Published Sep 14, 2011
quaneshadavis
1 Post
Hi,
I am actually a high school student in the Atlanta area. I plan on entering college next fall to major in nursing, to become a certified nurse midwife. There are a few paths i can take. the only school in Georgia with the Nurse-Midwife Masters Program is Emory, so I will end up there anyway.
They have RN-MSN option, and I feel like this would be the better option, to just get an associates & the take the bridge courses and go to the Masters, rather than a Bachelors then a Masters. I know if i just wanted to be a RN it would be better to get a BSN, but since I don't want to be an RN I was thinking I could take the quicker, cheaper route, that will also have me working quicker (even if just a year or so).

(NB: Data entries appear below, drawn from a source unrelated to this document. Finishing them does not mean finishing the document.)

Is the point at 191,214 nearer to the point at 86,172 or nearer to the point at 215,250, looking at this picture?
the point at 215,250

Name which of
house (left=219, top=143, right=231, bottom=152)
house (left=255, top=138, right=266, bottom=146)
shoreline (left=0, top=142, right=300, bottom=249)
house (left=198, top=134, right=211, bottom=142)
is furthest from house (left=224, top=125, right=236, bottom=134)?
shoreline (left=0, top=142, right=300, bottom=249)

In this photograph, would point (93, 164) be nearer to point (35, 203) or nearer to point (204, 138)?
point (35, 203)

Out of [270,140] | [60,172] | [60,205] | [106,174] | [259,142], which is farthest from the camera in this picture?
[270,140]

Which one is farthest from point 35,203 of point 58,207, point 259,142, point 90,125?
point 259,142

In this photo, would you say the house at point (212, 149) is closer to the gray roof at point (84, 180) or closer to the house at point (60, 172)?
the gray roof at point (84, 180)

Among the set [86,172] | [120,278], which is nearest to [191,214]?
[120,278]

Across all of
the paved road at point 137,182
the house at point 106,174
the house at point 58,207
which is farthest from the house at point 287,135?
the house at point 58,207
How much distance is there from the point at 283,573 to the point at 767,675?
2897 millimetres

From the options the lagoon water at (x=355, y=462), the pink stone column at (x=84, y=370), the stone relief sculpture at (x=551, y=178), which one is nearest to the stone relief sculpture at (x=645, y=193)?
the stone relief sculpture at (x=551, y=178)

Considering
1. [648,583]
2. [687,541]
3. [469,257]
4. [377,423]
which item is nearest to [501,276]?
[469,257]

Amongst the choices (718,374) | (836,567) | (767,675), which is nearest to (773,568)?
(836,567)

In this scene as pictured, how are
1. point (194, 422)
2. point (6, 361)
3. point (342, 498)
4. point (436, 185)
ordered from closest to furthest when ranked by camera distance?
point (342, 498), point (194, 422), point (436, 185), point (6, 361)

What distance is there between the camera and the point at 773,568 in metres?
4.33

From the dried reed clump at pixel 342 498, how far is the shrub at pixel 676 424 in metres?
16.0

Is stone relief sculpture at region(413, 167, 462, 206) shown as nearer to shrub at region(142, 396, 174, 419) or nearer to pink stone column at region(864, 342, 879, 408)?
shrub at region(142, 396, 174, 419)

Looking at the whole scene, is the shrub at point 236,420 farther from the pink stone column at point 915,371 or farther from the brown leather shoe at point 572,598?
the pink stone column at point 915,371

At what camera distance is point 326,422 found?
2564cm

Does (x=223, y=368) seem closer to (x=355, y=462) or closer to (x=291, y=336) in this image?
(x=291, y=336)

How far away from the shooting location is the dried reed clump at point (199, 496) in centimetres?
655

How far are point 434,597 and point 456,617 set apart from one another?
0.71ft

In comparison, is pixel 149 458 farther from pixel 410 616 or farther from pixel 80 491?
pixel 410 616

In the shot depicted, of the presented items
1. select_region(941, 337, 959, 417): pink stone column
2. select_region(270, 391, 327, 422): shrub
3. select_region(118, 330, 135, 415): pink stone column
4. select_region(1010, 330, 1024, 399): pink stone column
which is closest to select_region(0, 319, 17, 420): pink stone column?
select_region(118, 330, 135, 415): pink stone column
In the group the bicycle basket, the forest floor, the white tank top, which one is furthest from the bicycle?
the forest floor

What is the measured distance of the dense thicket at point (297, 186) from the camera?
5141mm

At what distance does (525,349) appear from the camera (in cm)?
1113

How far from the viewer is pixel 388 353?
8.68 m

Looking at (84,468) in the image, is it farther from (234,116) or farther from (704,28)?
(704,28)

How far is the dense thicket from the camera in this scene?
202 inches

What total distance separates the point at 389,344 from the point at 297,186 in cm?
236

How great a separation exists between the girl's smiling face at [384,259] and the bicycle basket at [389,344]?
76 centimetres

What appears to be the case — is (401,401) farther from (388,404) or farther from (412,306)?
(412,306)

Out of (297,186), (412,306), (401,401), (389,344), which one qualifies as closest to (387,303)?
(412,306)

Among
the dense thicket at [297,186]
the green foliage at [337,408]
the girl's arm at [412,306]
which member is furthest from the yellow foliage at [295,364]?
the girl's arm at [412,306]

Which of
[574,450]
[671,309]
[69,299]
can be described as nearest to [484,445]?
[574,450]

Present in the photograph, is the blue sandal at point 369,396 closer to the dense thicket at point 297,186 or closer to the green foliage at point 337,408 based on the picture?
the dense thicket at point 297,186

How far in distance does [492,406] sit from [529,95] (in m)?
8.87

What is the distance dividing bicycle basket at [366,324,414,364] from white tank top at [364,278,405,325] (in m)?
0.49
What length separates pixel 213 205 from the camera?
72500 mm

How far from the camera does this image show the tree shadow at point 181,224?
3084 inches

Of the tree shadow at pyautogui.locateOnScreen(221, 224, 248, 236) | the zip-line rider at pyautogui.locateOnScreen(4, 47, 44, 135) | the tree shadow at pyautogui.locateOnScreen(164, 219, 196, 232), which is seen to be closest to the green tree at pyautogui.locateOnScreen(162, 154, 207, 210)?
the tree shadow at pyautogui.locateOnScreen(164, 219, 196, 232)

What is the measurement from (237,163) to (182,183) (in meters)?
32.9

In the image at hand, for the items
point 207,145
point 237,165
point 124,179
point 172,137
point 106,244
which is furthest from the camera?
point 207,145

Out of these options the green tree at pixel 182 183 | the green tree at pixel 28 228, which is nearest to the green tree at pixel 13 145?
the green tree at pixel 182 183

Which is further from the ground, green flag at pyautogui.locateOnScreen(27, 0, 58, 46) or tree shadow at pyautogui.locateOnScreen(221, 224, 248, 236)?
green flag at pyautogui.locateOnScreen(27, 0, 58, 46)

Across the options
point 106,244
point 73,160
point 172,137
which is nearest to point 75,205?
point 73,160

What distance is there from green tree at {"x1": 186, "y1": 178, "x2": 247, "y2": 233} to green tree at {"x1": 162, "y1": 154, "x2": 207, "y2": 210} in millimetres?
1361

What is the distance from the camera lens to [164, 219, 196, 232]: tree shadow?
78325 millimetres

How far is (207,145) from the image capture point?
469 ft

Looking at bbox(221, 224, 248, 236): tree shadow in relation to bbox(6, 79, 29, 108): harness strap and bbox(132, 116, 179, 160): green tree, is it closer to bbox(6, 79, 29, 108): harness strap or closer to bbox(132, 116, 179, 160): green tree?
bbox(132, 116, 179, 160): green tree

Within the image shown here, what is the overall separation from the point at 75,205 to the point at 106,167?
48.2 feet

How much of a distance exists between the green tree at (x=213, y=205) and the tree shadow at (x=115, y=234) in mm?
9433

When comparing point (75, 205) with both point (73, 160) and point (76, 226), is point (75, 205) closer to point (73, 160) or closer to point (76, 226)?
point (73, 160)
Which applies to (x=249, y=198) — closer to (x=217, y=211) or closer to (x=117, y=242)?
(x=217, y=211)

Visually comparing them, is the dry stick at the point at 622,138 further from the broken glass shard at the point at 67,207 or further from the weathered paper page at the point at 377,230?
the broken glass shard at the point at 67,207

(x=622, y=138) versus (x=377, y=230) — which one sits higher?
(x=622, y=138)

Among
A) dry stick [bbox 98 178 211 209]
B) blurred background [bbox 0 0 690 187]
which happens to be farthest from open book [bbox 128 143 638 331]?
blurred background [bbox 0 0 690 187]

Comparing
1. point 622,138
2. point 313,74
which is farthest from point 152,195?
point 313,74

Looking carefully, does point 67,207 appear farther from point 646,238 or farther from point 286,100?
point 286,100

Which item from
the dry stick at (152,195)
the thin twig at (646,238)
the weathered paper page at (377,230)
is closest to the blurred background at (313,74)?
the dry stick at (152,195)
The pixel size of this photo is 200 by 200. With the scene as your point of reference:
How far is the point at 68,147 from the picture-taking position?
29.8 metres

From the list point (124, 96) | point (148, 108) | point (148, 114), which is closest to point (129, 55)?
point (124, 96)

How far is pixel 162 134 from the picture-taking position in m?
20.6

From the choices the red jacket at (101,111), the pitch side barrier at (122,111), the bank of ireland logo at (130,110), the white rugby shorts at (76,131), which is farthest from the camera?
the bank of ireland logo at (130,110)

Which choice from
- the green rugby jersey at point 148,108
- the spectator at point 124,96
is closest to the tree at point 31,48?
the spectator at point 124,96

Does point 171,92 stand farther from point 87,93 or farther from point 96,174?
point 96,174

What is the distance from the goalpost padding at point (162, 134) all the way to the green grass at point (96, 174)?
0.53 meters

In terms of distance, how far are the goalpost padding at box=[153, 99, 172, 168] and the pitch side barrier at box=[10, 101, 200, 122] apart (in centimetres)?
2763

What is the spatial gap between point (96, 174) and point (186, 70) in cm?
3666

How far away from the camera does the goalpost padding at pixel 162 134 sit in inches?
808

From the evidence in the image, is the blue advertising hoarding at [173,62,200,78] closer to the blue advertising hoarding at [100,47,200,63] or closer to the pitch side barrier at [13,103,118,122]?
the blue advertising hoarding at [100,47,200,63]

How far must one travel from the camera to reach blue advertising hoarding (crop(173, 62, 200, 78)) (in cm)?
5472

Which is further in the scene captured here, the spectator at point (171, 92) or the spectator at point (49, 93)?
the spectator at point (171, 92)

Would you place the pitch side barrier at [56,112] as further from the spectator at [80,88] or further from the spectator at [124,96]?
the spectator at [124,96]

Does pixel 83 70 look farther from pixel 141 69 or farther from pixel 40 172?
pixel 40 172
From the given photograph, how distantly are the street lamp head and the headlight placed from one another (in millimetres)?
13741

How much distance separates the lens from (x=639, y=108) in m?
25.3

Does anyone have any suggestions? I really love Midwifery & my biggest concern is doing it right and getting there as quickly as possible and without having to spend 100s of thousands of dollars doing it.
I just wanted a few opinions. I plan on contacting a few Midwives to get their opinion on the matter but I also wanted to have some students or working nurses opinions on it. Even if i decided not to be Midwife, I could still go back and do an RN-BSN degree.
I just need a little advice before I start applying to schools and stuff.
Thanks in advance!
EarthwormRN
45 Posts
I too, want to be a midwife. I have already gotten my ADN and am currently working as an RN. I don't really have answers your looking for but I'm hoping that someone else will so that it can help me too. I will be moving to georgia in the next few months and want to continue on my education there.
metal_m0nk, BSN, RN
920 Posts
The program you mentioned requires that you take a total of 77 semester hours before beginning masters level courses (60 semester hours of undergraduate prerequisites and 17 semester hours of "bridge" courses).
How much time and money would you really be saving?
Edit: Looks like someone dug up an old thread. Oops.